> TASK BRIEF: Where a line has odd spacing or punctuation, keep it; transcribe all the entries exactly.

Dataset entries:
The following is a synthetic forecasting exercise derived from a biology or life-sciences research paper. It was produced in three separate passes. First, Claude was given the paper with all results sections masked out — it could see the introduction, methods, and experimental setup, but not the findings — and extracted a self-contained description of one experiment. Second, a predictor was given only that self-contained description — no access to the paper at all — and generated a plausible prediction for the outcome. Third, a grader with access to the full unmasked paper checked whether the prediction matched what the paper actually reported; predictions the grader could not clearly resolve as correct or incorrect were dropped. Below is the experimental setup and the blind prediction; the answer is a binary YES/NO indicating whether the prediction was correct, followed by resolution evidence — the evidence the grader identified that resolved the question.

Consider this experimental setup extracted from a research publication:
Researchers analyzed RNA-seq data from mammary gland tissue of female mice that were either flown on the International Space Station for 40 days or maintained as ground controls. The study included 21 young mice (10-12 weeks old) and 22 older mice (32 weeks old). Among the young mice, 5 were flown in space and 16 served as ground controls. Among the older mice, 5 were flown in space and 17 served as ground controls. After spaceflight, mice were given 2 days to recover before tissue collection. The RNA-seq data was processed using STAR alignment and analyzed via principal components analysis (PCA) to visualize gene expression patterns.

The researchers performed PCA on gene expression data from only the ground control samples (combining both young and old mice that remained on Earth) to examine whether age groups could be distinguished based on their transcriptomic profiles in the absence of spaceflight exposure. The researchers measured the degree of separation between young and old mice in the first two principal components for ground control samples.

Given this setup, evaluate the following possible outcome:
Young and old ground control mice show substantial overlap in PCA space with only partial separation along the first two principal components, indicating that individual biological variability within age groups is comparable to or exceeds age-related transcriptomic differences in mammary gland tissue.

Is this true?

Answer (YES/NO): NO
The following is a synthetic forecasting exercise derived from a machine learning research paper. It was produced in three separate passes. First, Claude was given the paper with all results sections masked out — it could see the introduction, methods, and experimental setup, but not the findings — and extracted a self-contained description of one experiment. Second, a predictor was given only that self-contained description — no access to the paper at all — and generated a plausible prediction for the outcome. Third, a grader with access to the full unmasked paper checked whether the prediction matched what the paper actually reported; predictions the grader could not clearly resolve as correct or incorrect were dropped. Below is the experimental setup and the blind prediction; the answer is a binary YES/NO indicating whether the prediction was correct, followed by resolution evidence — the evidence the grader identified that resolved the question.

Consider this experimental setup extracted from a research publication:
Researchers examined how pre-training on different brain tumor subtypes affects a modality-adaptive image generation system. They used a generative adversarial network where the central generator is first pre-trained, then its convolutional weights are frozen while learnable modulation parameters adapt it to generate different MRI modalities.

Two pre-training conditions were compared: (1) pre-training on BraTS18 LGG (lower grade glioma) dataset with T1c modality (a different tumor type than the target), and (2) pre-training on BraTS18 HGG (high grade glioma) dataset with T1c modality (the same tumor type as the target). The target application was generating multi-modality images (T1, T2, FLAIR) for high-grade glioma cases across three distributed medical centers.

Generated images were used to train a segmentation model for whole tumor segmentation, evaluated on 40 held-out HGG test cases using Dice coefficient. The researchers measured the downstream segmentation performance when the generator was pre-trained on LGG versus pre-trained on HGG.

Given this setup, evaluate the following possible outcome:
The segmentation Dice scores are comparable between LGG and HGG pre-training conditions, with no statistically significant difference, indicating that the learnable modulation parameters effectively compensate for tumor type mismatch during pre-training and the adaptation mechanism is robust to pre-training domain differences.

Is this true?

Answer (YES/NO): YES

> WRITTEN ANSWER:
The following is a synthetic forecasting exercise derived from a biology or life-sciences research paper. It was produced in three separate passes. First, Claude was given the paper with all results sections masked out — it could see the introduction, methods, and experimental setup, but not the findings — and extracted a self-contained description of one experiment. Second, a predictor was given only that self-contained description — no access to the paper at all — and generated a plausible prediction for the outcome. Third, a grader with access to the full unmasked paper checked whether the prediction matched what the paper actually reported; predictions the grader could not clearly resolve as correct or incorrect were dropped. Below is the experimental setup and the blind prediction; the answer is a binary YES/NO indicating whether the prediction was correct, followed by resolution evidence — the evidence the grader identified that resolved the question.

Consider this experimental setup extracted from a research publication:
Researchers analyzed RNA-seq data from mammary gland tissue of female mice that were either flown on the International Space Station for 40 days or maintained as ground controls. The study included 21 young mice (10-12 weeks old) and 22 older mice (32 weeks old). Among the young mice, 5 were flown in space and 16 served as ground controls. Among the older mice, 5 were flown in space and 17 served as ground controls. After spaceflight, mice were given 2 days to recover before tissue collection. The RNA-seq data was processed using STAR alignment and analyzed via principal components analysis (PCA) to visualize gene expression patterns.

The researchers performed PCA on gene expression data from only the ground control samples (combining both young and old mice that remained on Earth) to examine whether age groups could be distinguished based on their transcriptomic profiles in the absence of spaceflight exposure. The researchers measured the degree of separation between young and old mice in the first two principal components for ground control samples.

Given this setup, evaluate the following possible outcome:
Young and old ground control mice show substantial overlap in PCA space with only partial separation along the first two principal components, indicating that individual biological variability within age groups is comparable to or exceeds age-related transcriptomic differences in mammary gland tissue.

Is this true?

Answer (YES/NO): NO
The following is a synthetic forecasting exercise derived from a machine learning research paper. It was produced in three separate passes. First, Claude was given the paper with all results sections masked out — it could see the introduction, methods, and experimental setup, but not the findings — and extracted a self-contained description of one experiment. Second, a predictor was given only that self-contained description — no access to the paper at all — and generated a plausible prediction for the outcome. Third, a grader with access to the full unmasked paper checked whether the prediction matched what the paper actually reported; predictions the grader could not clearly resolve as correct or incorrect were dropped. Below is the experimental setup and the blind prediction; the answer is a binary YES/NO indicating whether the prediction was correct, followed by resolution evidence — the evidence the grader identified that resolved the question.

Consider this experimental setup extracted from a research publication:
Researchers examined how pre-training on different brain tumor subtypes affects a modality-adaptive image generation system. They used a generative adversarial network where the central generator is first pre-trained, then its convolutional weights are frozen while learnable modulation parameters adapt it to generate different MRI modalities.

Two pre-training conditions were compared: (1) pre-training on BraTS18 LGG (lower grade glioma) dataset with T1c modality (a different tumor type than the target), and (2) pre-training on BraTS18 HGG (high grade glioma) dataset with T1c modality (the same tumor type as the target). The target application was generating multi-modality images (T1, T2, FLAIR) for high-grade glioma cases across three distributed medical centers.

Generated images were used to train a segmentation model for whole tumor segmentation, evaluated on 40 held-out HGG test cases using Dice coefficient. The researchers measured the downstream segmentation performance when the generator was pre-trained on LGG versus pre-trained on HGG.

Given this setup, evaluate the following possible outcome:
The segmentation Dice scores are comparable between LGG and HGG pre-training conditions, with no statistically significant difference, indicating that the learnable modulation parameters effectively compensate for tumor type mismatch during pre-training and the adaptation mechanism is robust to pre-training domain differences.

Is this true?

Answer (YES/NO): YES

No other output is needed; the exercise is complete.